* **Document text**:
****
# Darrell Armstrong to Join Mavericks Coaching Staff



## Shamrock32 (Jul 28, 2007)

> Rick Carlisle said the Dallas Mavericks have decided to hire Darrell Armstrong, but not as a backup to point guard Jason Kidd.
> 
> Armstrong is ready to embark on his coaching career and would join Carlisle's staff in an assistant coach/developmental coach role.
> 
> ...


*Source: Dallas Morning News*

That's awesome. He was one of those players, along with an Eric Snow or Sam Cassell, where you just knew would make a good coach after their playing days. I'm glad he decided to get into it, and I wish him well.


----------



## Knick Killer (Jul 16, 2006)

That's awesome. I wish him luck. He was one of my favorite players back in the day.


----------



## croco (Feb 14, 2005)

Good move.


----------



## edwardcyh (Dec 13, 2005)

D.A.!

Show this team how to play with heart!


----------



## croco (Feb 14, 2005)

4-0 since...



> 3. Last week’s hiring of Darrell Armstrong as an assistant coach has completely altered this team’s “vibe.’’ It’s suddenly upbeat. It’s eight-cups-of-coffee energetic. Jason Terry has a new/old confidante. I bet Josh Howard feels that way, too.
> 
> On the night D.A. was first hired, for the Golden State game, he was doing some pregame glad-handing over near the Warriors bench. Antoine Wright called over to a couple Warriors players.
> 
> ...


----------



## edwardcyh (Dec 13, 2005)

Wow.... and D.A. hasn't even played yet.


----------
****
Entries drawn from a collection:

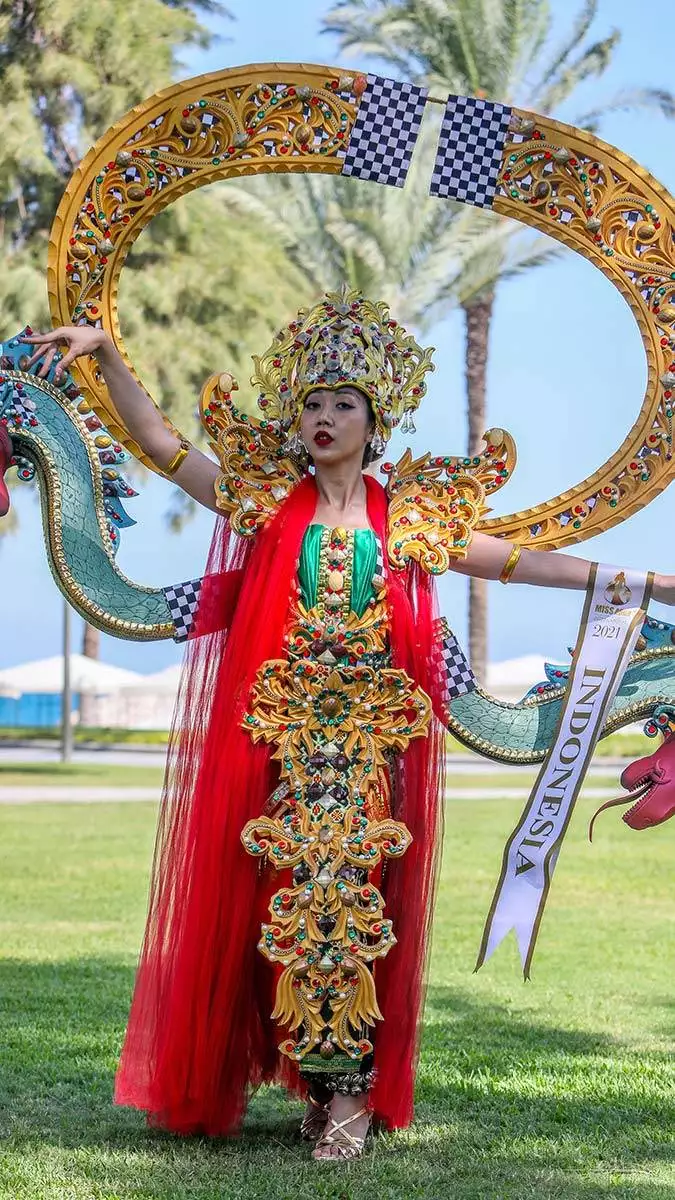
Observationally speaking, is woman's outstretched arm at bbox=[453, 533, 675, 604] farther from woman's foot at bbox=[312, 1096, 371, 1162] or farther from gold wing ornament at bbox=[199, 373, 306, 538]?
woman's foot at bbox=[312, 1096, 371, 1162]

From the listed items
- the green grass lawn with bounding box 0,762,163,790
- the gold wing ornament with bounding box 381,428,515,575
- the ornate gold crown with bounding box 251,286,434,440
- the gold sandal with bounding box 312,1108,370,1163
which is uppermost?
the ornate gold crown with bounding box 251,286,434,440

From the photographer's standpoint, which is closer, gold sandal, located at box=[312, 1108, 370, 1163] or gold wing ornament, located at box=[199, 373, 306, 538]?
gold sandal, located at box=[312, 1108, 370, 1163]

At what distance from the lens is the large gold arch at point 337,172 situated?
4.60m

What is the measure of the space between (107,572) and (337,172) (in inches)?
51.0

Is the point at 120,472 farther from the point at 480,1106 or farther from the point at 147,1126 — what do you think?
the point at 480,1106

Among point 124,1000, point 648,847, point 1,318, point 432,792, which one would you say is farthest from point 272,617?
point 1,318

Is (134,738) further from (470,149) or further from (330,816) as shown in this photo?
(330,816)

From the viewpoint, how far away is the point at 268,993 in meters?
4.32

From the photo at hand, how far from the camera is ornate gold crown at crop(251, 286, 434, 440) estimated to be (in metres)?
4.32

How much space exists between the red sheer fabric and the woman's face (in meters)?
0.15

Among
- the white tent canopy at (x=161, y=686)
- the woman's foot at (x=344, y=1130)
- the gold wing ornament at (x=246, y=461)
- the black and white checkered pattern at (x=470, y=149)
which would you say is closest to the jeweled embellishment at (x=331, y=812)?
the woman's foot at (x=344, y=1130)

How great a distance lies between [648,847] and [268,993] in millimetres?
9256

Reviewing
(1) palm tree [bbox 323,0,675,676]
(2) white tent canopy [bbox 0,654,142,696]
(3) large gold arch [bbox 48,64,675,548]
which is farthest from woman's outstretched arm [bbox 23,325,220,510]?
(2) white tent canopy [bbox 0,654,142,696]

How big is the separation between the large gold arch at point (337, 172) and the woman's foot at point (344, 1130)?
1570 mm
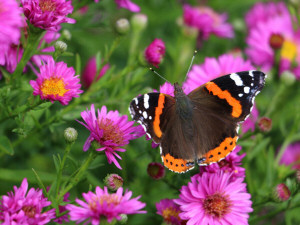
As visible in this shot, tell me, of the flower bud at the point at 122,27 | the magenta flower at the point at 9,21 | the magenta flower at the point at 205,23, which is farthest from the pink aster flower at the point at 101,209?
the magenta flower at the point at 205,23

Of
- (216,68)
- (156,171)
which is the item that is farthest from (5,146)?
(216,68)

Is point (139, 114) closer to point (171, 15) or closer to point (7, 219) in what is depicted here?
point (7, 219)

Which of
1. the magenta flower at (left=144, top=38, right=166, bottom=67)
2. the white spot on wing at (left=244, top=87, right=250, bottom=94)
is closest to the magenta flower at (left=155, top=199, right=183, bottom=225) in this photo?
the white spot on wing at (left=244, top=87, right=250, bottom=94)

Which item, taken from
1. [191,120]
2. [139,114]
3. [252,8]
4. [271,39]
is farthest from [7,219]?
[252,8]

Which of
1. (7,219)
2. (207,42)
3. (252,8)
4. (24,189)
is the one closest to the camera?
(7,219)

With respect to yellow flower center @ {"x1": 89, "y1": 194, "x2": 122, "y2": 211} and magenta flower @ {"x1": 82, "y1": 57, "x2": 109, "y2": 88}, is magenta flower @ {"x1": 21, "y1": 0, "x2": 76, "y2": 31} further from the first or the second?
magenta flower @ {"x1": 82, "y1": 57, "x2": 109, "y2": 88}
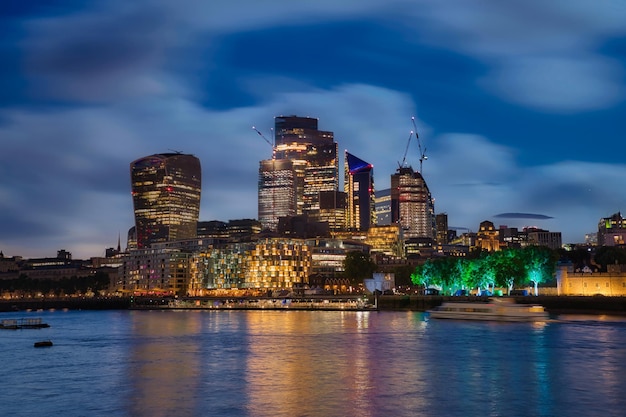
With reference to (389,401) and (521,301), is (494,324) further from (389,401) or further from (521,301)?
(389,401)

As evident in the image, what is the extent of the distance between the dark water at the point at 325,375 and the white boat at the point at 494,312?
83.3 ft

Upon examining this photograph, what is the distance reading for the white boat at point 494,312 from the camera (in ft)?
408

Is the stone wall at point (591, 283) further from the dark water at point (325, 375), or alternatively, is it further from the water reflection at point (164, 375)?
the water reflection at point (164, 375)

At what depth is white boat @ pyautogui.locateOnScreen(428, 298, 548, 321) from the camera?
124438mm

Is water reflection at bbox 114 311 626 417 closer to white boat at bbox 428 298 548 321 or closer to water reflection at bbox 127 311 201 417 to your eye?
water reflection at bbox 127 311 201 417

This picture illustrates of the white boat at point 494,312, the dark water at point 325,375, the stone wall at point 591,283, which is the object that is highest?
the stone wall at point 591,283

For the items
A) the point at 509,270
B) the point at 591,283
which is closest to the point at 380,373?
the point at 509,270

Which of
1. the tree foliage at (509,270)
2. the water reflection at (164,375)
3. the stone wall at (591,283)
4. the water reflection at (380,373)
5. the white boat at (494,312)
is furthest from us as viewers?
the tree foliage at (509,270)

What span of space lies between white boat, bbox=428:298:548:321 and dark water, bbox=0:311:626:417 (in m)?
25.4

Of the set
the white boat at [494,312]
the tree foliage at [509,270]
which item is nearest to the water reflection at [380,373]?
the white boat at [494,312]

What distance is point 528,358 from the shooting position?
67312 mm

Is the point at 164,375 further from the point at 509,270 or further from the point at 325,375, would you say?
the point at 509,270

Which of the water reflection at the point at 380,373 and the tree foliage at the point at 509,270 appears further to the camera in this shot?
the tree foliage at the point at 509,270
****
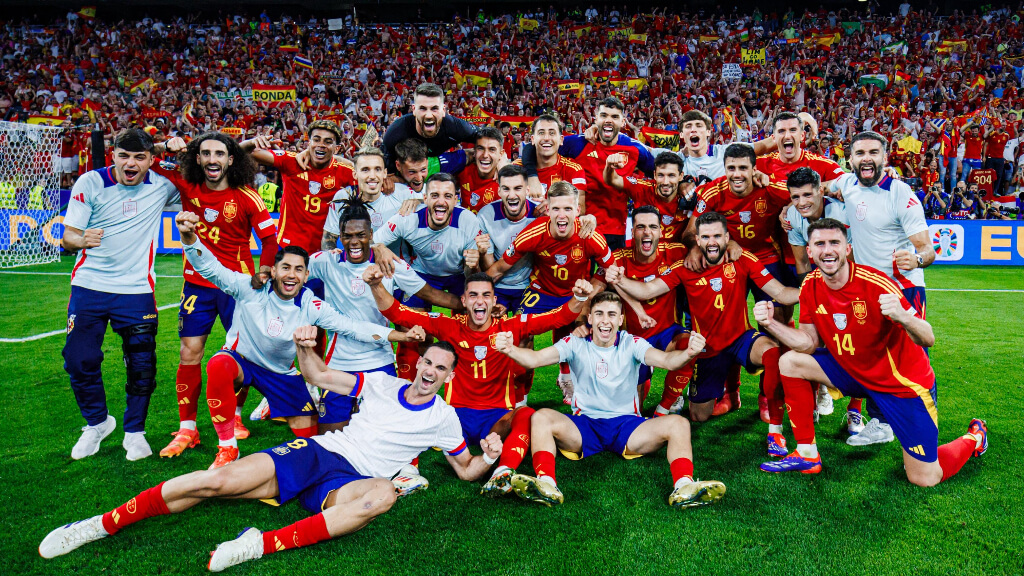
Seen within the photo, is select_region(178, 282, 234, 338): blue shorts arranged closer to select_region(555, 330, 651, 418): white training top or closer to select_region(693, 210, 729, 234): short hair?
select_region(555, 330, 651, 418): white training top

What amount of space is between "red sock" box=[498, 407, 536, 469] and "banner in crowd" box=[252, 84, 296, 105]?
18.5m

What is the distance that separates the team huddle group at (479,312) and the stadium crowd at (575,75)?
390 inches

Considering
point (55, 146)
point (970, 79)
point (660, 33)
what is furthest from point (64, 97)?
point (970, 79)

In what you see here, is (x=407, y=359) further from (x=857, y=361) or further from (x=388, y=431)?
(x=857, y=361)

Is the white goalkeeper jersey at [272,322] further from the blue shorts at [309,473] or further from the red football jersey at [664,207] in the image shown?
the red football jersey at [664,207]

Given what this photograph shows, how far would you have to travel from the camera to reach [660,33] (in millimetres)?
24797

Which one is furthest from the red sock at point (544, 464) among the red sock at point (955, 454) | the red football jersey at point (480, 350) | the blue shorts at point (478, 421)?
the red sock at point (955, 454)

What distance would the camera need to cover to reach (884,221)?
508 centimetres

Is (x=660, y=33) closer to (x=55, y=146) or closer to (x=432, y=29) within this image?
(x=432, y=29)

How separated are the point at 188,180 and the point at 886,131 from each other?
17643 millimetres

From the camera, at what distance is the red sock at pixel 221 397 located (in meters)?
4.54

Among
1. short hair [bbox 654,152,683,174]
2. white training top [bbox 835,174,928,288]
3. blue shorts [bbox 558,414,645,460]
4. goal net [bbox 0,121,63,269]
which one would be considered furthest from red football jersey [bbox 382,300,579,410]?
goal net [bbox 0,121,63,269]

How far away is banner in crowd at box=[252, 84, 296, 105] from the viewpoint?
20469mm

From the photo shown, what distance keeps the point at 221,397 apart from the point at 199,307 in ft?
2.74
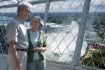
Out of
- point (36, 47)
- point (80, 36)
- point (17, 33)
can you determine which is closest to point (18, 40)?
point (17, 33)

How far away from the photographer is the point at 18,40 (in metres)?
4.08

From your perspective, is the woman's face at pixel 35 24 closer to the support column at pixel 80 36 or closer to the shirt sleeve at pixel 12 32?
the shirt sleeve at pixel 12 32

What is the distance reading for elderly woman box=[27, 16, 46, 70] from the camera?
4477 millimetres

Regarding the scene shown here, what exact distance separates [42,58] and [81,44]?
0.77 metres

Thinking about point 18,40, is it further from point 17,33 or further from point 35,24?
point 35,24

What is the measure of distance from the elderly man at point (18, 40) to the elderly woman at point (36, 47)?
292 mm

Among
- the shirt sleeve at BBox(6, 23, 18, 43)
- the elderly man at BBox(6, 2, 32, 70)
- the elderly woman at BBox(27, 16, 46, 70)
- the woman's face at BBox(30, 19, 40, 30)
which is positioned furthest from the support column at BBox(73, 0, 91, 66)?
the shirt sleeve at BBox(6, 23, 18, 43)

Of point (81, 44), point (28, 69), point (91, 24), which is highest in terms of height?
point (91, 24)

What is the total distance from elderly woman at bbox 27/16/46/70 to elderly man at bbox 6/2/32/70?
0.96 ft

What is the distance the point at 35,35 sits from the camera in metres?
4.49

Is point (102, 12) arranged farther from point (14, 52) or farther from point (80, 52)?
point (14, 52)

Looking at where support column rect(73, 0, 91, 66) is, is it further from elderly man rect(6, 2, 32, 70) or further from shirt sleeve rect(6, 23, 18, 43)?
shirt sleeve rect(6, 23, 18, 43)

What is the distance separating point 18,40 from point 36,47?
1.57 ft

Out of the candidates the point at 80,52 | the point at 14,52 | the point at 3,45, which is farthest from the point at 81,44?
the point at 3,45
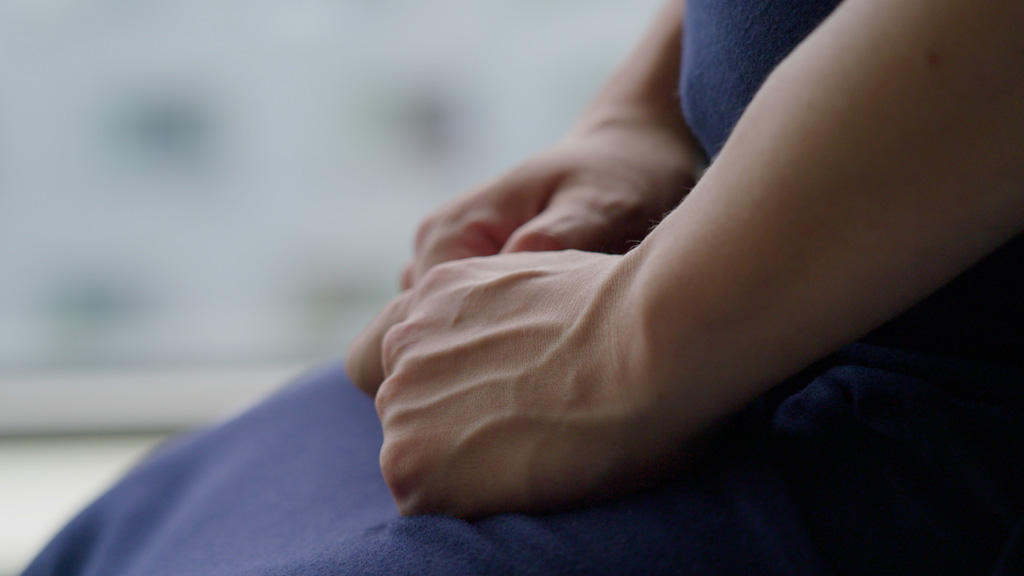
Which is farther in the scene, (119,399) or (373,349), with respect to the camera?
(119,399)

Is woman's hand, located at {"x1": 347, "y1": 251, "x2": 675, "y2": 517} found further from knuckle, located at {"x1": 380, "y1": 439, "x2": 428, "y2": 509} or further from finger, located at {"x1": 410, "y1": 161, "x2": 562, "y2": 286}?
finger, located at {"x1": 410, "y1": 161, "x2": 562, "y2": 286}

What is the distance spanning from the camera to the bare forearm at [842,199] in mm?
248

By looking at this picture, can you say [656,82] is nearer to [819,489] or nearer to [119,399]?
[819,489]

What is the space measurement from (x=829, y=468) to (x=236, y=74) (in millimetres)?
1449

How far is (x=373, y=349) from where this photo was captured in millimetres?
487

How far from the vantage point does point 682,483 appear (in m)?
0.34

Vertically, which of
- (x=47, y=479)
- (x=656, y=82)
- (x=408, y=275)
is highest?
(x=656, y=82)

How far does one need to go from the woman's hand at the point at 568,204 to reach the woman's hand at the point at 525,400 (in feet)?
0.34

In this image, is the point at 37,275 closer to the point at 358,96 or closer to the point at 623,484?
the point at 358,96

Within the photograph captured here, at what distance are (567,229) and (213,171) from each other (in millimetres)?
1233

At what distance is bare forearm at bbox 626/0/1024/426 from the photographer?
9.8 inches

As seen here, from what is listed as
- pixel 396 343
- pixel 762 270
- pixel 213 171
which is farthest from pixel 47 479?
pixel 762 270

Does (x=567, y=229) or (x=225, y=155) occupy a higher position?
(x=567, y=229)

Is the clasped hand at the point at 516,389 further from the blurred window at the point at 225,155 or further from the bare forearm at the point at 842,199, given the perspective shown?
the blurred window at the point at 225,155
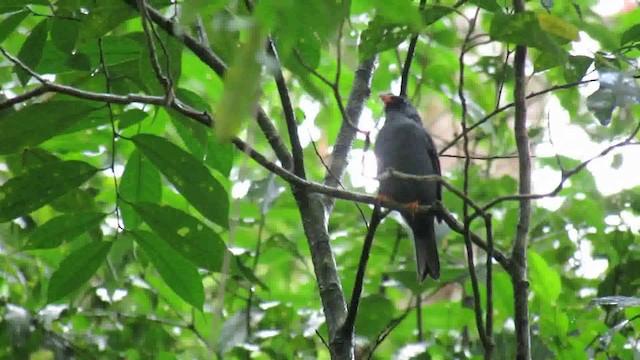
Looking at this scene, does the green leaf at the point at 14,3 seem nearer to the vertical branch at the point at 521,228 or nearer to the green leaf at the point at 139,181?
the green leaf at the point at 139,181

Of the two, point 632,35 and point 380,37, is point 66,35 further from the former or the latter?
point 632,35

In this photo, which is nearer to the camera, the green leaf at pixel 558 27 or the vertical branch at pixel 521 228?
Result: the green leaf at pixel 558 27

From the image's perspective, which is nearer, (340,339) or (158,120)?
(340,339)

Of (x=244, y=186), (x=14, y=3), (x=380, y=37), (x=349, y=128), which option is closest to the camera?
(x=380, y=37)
****
* **Goals**:
**A.** In the thread about Darrell Armstrong, what role would he fill on Carlisle's staff?
**B.** Reproduce the thread about Darrell Armstrong between "## Shamrock32 (Jul" and "wish him well.", inclusive.
Nothing in the listing is needed here.

* **Task responses**:
**A.** An assistant coach/developmental coach role.

**B.**
## Shamrock32 (Jul 28, 2007)

> Rick Carlisle said the Dallas Mavericks have decided to hire Darrell Armstrong, but not as a backup to point guard Jason Kidd.
> 
> Armstrong is ready to embark on his coaching career and would join Carlisle's staff in an assistant coach/developmental coach role.
> 
> ...


*Source: Dallas Morning News*

That's awesome. He was one of those players, along with an Eric Snow or Sam Cassell, where you just knew would make a good coach after their playing days. I'm glad he decided to get into it, and I wish him well.